[[ Available records, beginning ]]

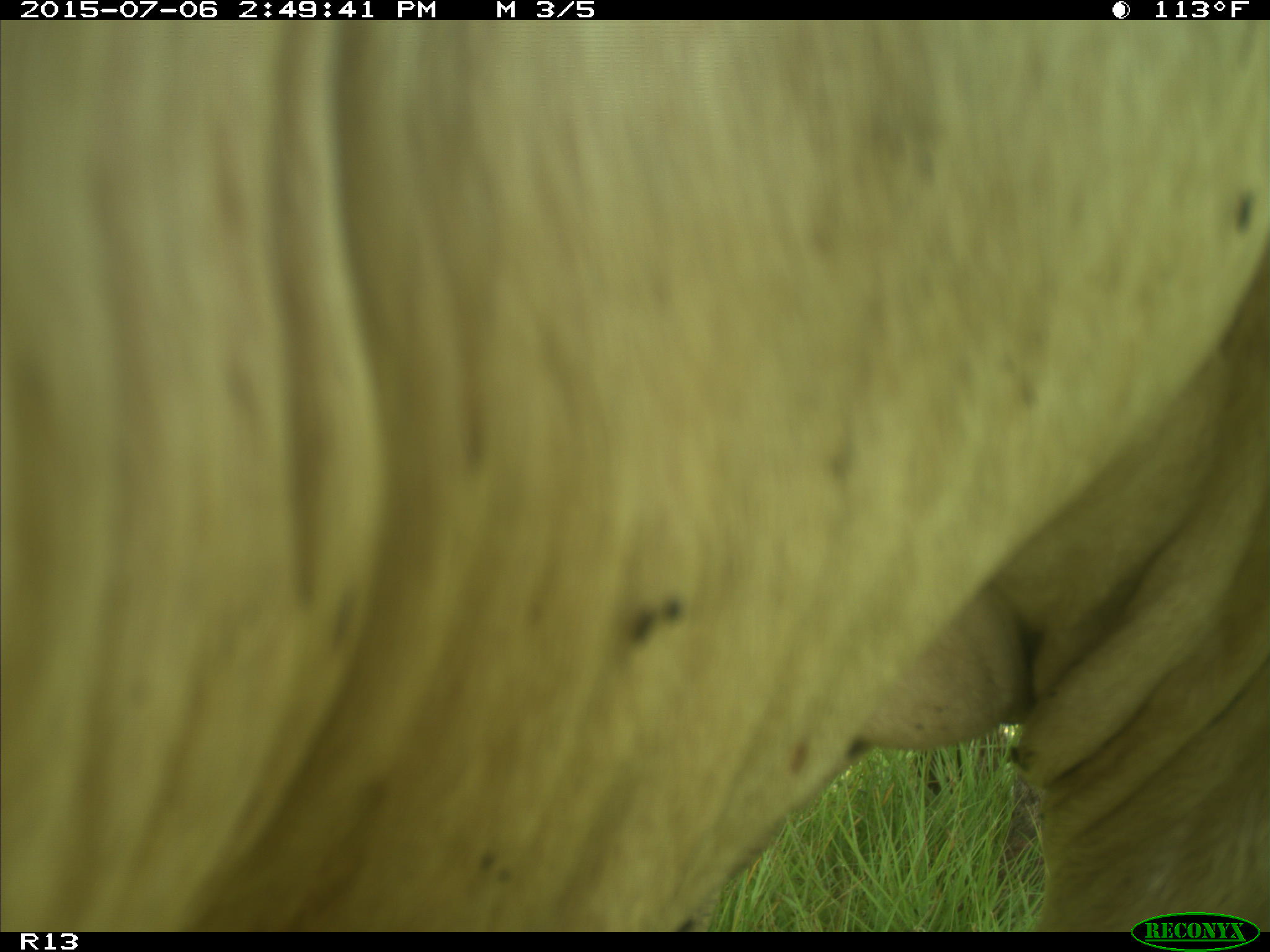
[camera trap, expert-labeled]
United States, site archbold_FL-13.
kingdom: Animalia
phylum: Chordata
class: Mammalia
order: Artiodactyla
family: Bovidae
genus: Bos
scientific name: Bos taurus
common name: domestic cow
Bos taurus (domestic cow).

[[ Available records, end ]]
[[ Available records, beginning ]]

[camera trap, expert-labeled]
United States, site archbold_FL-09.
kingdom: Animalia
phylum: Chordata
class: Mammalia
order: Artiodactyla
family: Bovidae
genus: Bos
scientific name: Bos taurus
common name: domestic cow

[[ Available records, end ]]

### What is expected
Where the string "States" occurs in a line of the listing, copy the line.

### Output for this task
United States, site archbold_FL-13.
United States, site archbold_FL-09.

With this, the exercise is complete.